A week later they beat defending champions England in Paris, and then when Guilhem Guirado went down injured – the talismanic Bastareaud was handed the captaincy as well.
“What’s true is that over the last three matches that was a real change in the team and the way we carried ourselves,” he told Stade 2.
“Before that we looked like losers, every defeat was just another defeat and we would come back to Marcoussis and work hard.
“But we knew we needed to turn that around which we managed to do against Italy and that match against England was even more important.”
For a man who made his debut for France back in 2009, 45 caps seems like a low number.
But the move to Toulon from Stade Francais back in 2011 has brought the best out of the wrecking ball who now captains his Top 14 side.
But modesty prevents Bastareaud from blowing his own trumpet on his own impact on this France side.

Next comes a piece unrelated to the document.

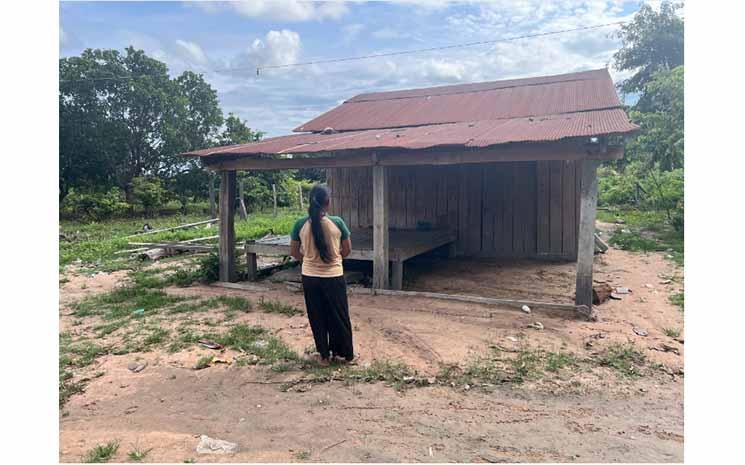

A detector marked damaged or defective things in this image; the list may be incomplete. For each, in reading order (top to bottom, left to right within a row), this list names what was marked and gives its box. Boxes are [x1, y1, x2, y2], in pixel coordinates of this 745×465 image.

rusty corrugated roof [186, 109, 632, 158]
rusty corrugated roof [183, 66, 636, 158]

“To help my teammates, I worked out what I needed to do,” he added.
“I am a leader in my own way.
“There is Gulhem (Guirado) who does fantastic work and Maxime (Machenaud) as well. Me, I just try to show what I can do in the combat on the pitch.

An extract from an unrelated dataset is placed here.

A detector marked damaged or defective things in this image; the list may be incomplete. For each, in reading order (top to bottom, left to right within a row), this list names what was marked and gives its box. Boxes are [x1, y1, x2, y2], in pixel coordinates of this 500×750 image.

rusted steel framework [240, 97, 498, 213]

“Guilhem was a bit isolated in the team when it came to leadership in recent years.
“We now have players with responsibilities at their clubs, look at Maxime at Racing, that lets some of the pressure off.”

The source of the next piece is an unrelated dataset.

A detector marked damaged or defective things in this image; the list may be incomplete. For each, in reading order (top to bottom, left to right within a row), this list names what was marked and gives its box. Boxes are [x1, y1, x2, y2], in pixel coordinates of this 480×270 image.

What is beyond doubt and cannot be denied by modesty is Bastareaud’s brilliance over the ball at the breakdown.
The French centre won five turnovers in his three Championship appearances and takes great pride in that facet of his game.
“That is one of my qualities, of course it is normally the back row who are strong at that part of the game,” he added.
“But I like to put my head in there as well, it is not something I have really worked on, it has just come naturally.
“It’s a great way to stop an attack in its tracks.”
But the hard work does not end here, France now head to New Zealand this summer and Bastareaud is desperate for more.
“We have a good group, the talent was always there but we have added a new dynamic with Jacques and some new players. Plus some players that have returned,” he added.
“We have a large group which is good for French rugby, there is a lot of competition, we have a nice mix now.
“There is a lot of quality, but there is a lot more work to do. We need to be much more precise on our ball – particularly in the red zone in their 22.
“We have had a few problems there, we let four or five tries go in the last three games so that will need to improve.”